Plus de cinquante ans après, des bébés continuent de naître avec des malformations, et plusieurs millions d’hectares de forêt et de mangrove sont toujours pollués par la dioxine. Mais ce qui est devenu le premier écocide de l’histoire n’a pas suffi aux juges pour mettre en cause Monsanto, Dow Chemical et la dizaine d’autres multinationales ayant fourni l’armée américaine. Pas de quoi faire baisser les bras à l’ancienne journaliste et résistante.

Le verdict vient de tomber. Quelle est votre réaction ?

Je ne pense pas que nous ayons perdu, même si la décision de la cour d’appel est telle qu’elle ne nous arrange pas. Nous ne sommes pas très surpris, je ne suis pas si déçue que ça non plus. Bien sûr, nous avons espéré et attendu que les juges de la cour d’appel soient plus forts que ceux du tribunal judiciaire d’Évry. Mais c’est une décision conservatrice, selon mes avocats.

Les avocats des multinationales qui ont produit l’agent orange ont été très virulents envers vous lors des deux audiences de 2021 et 2024. Comment êtes-vous parvenue à rester calme ?

À travers leur méchanceté et leur mépris, ils montrent leur faiblesse et le fait qu’ils ont peur de moi, mais aussi de la justice quant à notre cause et notre combat. Ils ont dit : « Madame Tran To Nga ne peut pas prouver qu’elle a été victime de l’agent orange, elle ne fait que rameuter des personnes. »

Mais si la véritable justice n’était pas de mon côté, comment aurais-je fait, moi, une personne âgée, pour rassembler sur la place de la République ces centaines de personnes de tous âges qui ont crié « Justice pour Tran To Nga » ? Comme à Évry, ils montrent qu’ils ont peur de la justice et de la vérité. Moi, je n’ai pas peur d’eux

Les soutiens qui vous accompagnent au quotidien vous aident-ils aussi à mieux supporter leur cynisme ?

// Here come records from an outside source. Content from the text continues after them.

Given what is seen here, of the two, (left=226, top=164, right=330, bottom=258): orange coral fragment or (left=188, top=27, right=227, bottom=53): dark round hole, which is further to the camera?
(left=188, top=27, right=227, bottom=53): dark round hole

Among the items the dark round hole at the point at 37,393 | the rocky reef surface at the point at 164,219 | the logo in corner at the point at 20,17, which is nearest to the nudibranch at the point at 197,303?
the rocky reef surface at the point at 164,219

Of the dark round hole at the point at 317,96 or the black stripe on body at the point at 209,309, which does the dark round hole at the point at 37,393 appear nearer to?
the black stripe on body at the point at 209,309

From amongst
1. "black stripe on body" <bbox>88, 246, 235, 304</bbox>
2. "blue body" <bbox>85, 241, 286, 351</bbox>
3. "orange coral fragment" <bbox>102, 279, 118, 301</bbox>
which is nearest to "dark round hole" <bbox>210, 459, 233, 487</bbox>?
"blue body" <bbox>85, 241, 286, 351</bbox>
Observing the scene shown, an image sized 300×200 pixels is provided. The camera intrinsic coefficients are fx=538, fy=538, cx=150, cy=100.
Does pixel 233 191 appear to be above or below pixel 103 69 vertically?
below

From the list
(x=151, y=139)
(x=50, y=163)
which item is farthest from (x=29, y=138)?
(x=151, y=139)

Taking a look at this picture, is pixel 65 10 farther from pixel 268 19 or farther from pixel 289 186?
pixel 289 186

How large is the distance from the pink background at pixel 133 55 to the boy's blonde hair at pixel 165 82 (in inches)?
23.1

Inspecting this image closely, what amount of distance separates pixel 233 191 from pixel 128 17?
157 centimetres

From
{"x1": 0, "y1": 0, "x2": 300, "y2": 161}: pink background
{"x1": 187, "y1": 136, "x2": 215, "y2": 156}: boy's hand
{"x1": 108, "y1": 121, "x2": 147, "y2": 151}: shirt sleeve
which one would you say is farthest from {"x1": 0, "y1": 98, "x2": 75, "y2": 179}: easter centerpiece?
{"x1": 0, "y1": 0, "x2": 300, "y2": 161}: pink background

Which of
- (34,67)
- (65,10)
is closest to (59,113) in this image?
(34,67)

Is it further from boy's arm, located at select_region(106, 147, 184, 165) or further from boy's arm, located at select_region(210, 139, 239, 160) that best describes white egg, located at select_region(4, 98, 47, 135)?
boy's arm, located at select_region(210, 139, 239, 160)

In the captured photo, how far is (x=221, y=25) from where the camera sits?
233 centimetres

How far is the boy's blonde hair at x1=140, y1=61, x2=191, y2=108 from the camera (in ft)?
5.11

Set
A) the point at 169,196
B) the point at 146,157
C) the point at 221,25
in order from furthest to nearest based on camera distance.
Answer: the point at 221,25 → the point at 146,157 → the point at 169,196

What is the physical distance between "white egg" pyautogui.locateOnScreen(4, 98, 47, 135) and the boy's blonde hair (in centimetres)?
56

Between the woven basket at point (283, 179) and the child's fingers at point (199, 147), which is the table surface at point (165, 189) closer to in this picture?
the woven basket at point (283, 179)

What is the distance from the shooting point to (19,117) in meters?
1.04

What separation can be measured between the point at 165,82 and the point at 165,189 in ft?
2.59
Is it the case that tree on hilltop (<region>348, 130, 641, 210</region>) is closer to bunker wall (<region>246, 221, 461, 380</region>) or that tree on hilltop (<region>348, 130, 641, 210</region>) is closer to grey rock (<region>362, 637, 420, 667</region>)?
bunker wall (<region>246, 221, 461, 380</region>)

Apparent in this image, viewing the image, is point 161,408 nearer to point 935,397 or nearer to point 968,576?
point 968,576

C’est vrai qu’ils ont été choquants et particulièrement méchants. Mais ils ne voient pas mes maladies, et je ne m’en plains pas. Ce n’est pas grave, nous ne réagissons pas aux mensonges. Nous allons continuer à prouver au monde que la justice est de notre côté, et nous allons poursuivre notre lutte pour les victimes de l’écocide, les déshérités et les malheureux. C’est pour ça qu’ils ont peur : ils sont seuls, alors que nous étions entourés d’amis qui ont attendu quatre heures pour nous témoigner leur sympathie, leur générosité et leur soutien.

Pas à Tran To Nga, mais à notre combat. Parce que cette action n’est pas que notre combat, c’est celui de tous ceux qui sont épris de justice et qui aiment aider les plus malheureux qu’eux. Ce n’est pas que nous soyons très heureux nous-mêmes, mais il y a pire, et on peut encore aider, on le prouve.

Comment s’annoncent les semaines à venir ?

Je vais revenir en France, assister à une réunion du comité de soutien. Nous ferons une conférence de presse et appellerons à un rassemblement. Avec William Bourdon et Bertrand Repolt (ses avocats – NDLR), nous avons tout de suite pris la décision de nous pourvoir en cassation. C’était prévu. On avance, toujours, on ne s’arrête pas. Donc, non, ne croyez pas que nous soyons déçus. Je n’ai pas perdu courage, je suis plus déterminée que jamais à mener ce combat.